Re: What is the Latch State of a Port?
All digital I/O pins have output Latches, PC with parallel Port ( Centronics printer interface),
Atmel microcontroller, PIC microcontroller, or anything else.
Output Latch is a FlipFlop that is Set or Cleared, to control and keep the Output state of each Pin.
Output Latches are organised into a register, with one bit for each pin of a Port.
The register will be written when addressed by the peripheral address and data bus.
However, Not all devices are able to Read the state of the output Latch register
when the Pin is configured as Input.
In Old PIC devices, there is no address for the LATch register in the SFR memory map.
Writing to the PORT register address will go into the LATCH flip-flops.
Reading from the PORT register address will however Read from the digital Input buffers,
these are different circuits, that are connected to the same pins.
When a Port have some pins configured as Inputs, and other pins as Output,
this may have some confusing effects, with some signals changing when not expected.

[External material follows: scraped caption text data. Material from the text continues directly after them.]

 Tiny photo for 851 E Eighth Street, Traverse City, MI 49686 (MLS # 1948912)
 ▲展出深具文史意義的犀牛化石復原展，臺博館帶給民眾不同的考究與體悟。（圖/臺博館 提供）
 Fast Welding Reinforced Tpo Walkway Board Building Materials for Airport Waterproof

You may search in forum messages about RMW effect and problems.
Also when microcontroller is running faster, with instruction frequency higher than 1 MHz,
then problems become even more noticable.
Thus, modern PIC microcontrollers, PIC16F1xxx and PIC16F1xxxx, PIC12F1xxx, ...

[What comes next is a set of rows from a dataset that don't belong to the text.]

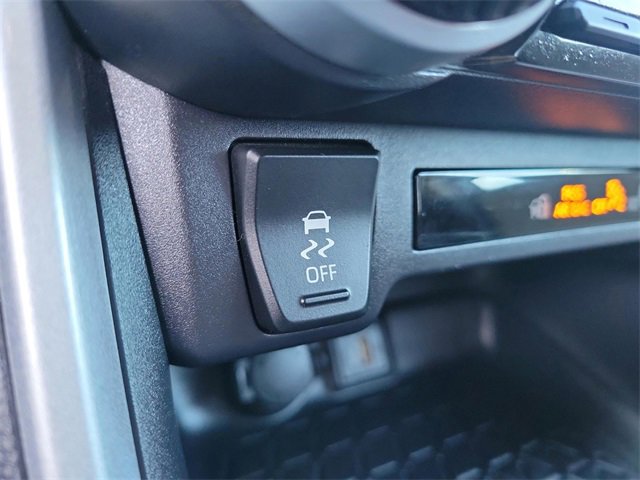 Used 2025 Toyota RAV4 XLE image 22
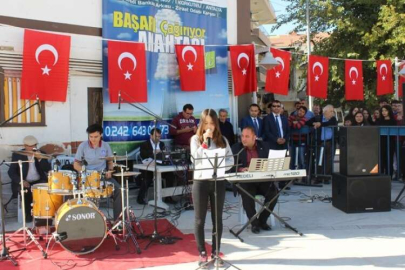 Istanaz ve İsinda yılsonu gösterisi yapacak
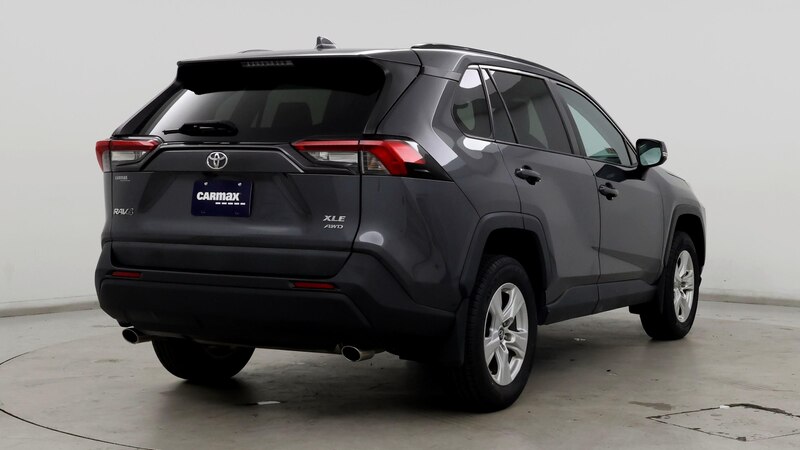 2019 Toyota RAV4 XLE 8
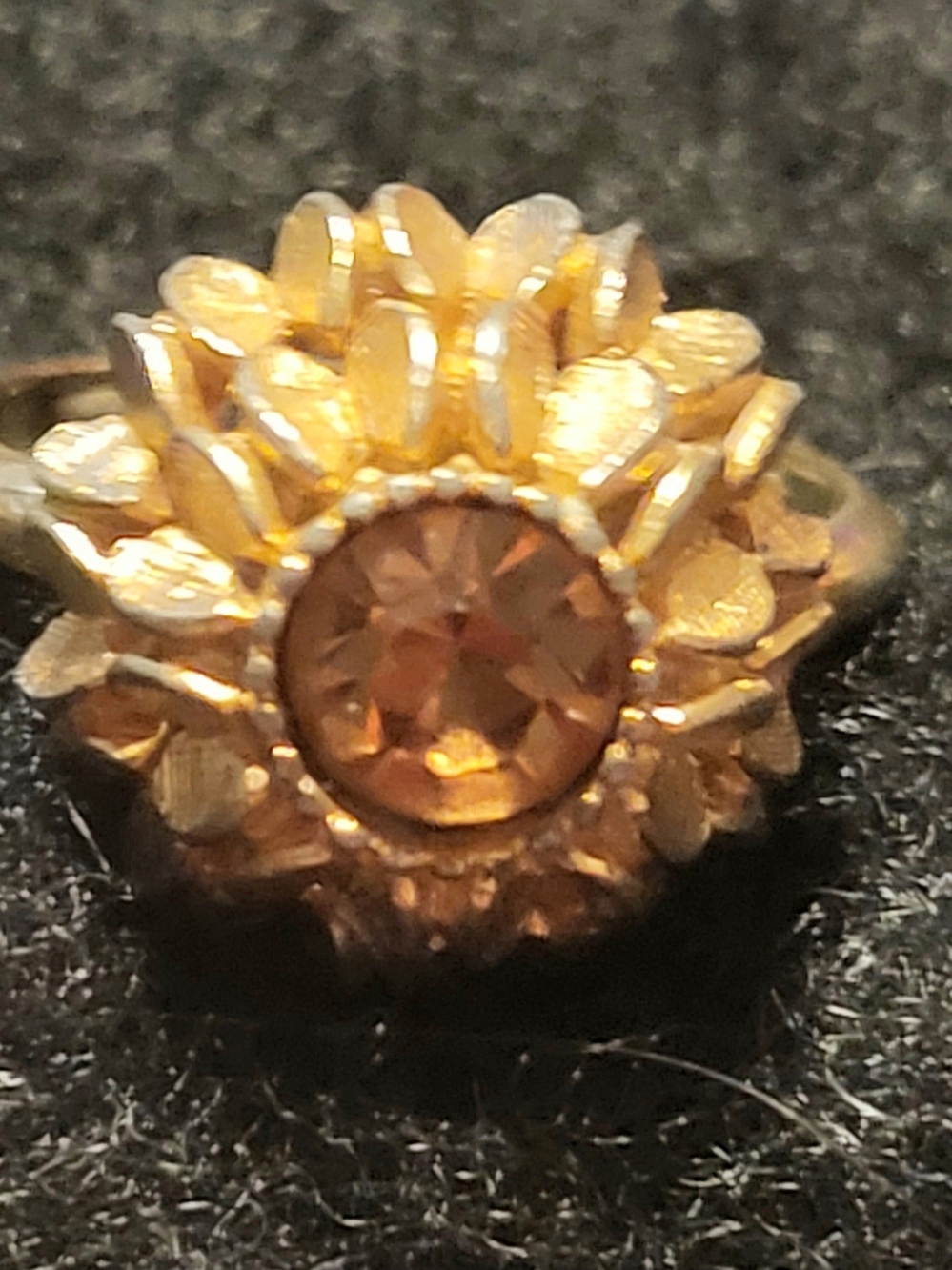 Vintage 1970's Avon Sunflower Ring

have separate SFR memory addresses for LATx register, and for PORTx register.
Write to LATx register or write to PORTx register actually go into the same place, the register of Port LATches.
Reading is different:
Reading from LATx register will read the contents of LATch flip-flops.
Reading from PORTx register will read from digital Input circuits.
See PORT chapter in Datasheet , and Diagram of I/O Port Operation.